Das IT-Team besteht überwiegend aus Entwicklern, die sich um die Weiterentwicklung des Services kümmern. Deshalb nutzt MyDriver die Services des IT-Dienstleisters Centrias Colocation. Die DevOps-Spezialisten sind erfahren im Betrieb agiler Entwicklungsumgebungen, die zu schnellen und kurz aufeinanderfolgenden neuen Software-Versionen führen sollen. Diese stärkere Verzahnung von Entwicklung und IT-Betrieb ist gemeint, wenn von DevOps die Rede ist. Centrias wiederum greift auf die Cloud-Infrastruktur von Profitbricks zurück.

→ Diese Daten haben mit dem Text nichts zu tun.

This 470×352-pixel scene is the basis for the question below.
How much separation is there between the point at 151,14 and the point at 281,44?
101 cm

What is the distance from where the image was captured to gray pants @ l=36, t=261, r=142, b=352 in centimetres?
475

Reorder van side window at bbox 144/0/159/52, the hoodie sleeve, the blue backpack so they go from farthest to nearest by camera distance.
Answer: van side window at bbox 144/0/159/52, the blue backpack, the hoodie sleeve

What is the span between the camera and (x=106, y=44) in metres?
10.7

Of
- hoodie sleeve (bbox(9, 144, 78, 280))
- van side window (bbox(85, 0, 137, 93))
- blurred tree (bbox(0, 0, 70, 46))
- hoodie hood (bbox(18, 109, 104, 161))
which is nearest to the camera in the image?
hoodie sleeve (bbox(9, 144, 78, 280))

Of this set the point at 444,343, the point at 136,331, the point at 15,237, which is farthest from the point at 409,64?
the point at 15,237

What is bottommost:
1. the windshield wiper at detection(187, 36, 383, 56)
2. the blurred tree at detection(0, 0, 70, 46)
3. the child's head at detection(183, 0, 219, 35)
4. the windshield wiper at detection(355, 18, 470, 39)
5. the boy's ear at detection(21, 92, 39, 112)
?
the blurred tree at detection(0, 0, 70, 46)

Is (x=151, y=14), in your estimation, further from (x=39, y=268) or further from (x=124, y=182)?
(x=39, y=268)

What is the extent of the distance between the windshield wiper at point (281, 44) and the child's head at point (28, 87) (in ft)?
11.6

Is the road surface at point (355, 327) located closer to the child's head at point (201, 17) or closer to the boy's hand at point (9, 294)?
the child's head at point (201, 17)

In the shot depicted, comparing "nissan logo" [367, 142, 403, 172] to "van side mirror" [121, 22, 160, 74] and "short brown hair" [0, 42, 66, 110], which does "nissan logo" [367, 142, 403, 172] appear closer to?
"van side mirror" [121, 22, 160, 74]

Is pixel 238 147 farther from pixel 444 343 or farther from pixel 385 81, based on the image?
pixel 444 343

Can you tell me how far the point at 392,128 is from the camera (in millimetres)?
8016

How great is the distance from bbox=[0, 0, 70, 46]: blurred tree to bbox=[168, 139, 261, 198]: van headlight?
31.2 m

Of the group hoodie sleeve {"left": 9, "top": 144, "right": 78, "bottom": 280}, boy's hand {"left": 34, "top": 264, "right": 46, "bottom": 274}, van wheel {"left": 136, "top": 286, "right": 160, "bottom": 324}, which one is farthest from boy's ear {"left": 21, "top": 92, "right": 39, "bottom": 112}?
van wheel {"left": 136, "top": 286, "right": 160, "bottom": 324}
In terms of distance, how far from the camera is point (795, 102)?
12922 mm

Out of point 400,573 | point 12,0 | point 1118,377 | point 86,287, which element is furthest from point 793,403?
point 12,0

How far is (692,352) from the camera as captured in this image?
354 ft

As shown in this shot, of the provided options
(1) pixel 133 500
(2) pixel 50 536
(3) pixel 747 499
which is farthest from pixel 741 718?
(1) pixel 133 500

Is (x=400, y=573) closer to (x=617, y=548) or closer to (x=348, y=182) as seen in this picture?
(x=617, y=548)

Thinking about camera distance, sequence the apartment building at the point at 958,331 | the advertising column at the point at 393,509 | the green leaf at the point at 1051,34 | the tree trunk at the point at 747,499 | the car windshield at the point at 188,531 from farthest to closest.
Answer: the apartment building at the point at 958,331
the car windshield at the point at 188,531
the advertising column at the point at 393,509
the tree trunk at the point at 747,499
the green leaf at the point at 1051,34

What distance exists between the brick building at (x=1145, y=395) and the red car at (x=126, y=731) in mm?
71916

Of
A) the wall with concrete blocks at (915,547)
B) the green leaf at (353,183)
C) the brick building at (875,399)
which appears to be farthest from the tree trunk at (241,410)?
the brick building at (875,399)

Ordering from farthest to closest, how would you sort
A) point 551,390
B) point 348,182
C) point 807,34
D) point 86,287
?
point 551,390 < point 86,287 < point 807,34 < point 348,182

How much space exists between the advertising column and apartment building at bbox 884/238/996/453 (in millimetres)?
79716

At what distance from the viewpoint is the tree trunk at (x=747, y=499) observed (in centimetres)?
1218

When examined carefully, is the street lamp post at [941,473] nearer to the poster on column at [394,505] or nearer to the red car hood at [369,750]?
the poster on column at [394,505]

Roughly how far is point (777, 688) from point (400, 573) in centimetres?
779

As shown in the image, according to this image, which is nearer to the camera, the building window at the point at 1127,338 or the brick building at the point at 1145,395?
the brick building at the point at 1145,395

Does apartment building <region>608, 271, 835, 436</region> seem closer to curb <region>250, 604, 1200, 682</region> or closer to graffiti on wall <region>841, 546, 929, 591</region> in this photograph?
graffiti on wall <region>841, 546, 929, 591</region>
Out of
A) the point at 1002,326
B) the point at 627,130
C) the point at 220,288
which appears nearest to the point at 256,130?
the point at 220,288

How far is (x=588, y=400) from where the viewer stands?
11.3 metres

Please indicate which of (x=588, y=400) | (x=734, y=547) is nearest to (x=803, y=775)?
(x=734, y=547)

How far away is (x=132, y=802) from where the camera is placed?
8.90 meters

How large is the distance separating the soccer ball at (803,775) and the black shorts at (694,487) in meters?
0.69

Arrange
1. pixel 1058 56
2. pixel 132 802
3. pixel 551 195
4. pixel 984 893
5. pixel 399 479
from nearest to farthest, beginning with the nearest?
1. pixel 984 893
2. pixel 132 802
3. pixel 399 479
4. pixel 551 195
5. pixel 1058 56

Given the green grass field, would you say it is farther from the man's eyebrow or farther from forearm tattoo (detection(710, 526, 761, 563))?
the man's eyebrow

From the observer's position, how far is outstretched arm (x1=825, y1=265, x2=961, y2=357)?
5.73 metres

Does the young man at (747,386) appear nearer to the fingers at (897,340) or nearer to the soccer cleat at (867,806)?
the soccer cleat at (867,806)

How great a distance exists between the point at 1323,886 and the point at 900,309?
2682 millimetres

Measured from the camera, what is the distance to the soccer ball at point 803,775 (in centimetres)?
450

„Unsere Entwickler benötigen regelmäßig Testsysteme, die sie in kurzer Zeit vollkommen neu aufsetzen können“, erklärt Thomas Reis. Hier kommen Continuous Delivery und Continuous Integration ins Spiel. Dabei werden rasch aufeinanderfolgende Software-Versionen sofort in die Produktionssysteme integriert. Im Unterschied zum traditionellen Verfahren gibt es hier nicht mehr ein großes Update mit vielen neuen Funktionen. Stattdessen erscheinen kleinere Aktualisierungen, die teils sogar täglich ausgerollt werden.

Dahinter steckt die Idee, Infrastruktur als Code aufzufassen. Wer einen zusätzlichen Server, eine weitere Entwicklungsumgebung oder ein neu konfiguriertes Testsystem benötigt, muss weder Server aufbauen noch Software-Pakete installieren. Stattdessen entwickelt er ein Skript, das die entsprechenden Aufgaben auf der Infrastrukturplattform ausführt.„Doch DevOps ist mehr als nur Skripting für das Software-Deployment“, betont Thomas Reis. „Sehr wichtig für uns ist eine ausgefeilte Backup-Strategie, die Datenverluste vermeidet und dafür sorgt, dass jederzeit ein großes Archiv der Datenbestände und früherer Versionen vorhanden ist.“

Wichtig für viele Unternehmenskunden ist die Tatsache, dass sich die Rechenzentren von Profitbricks ausschließlich in Deutschland befinden.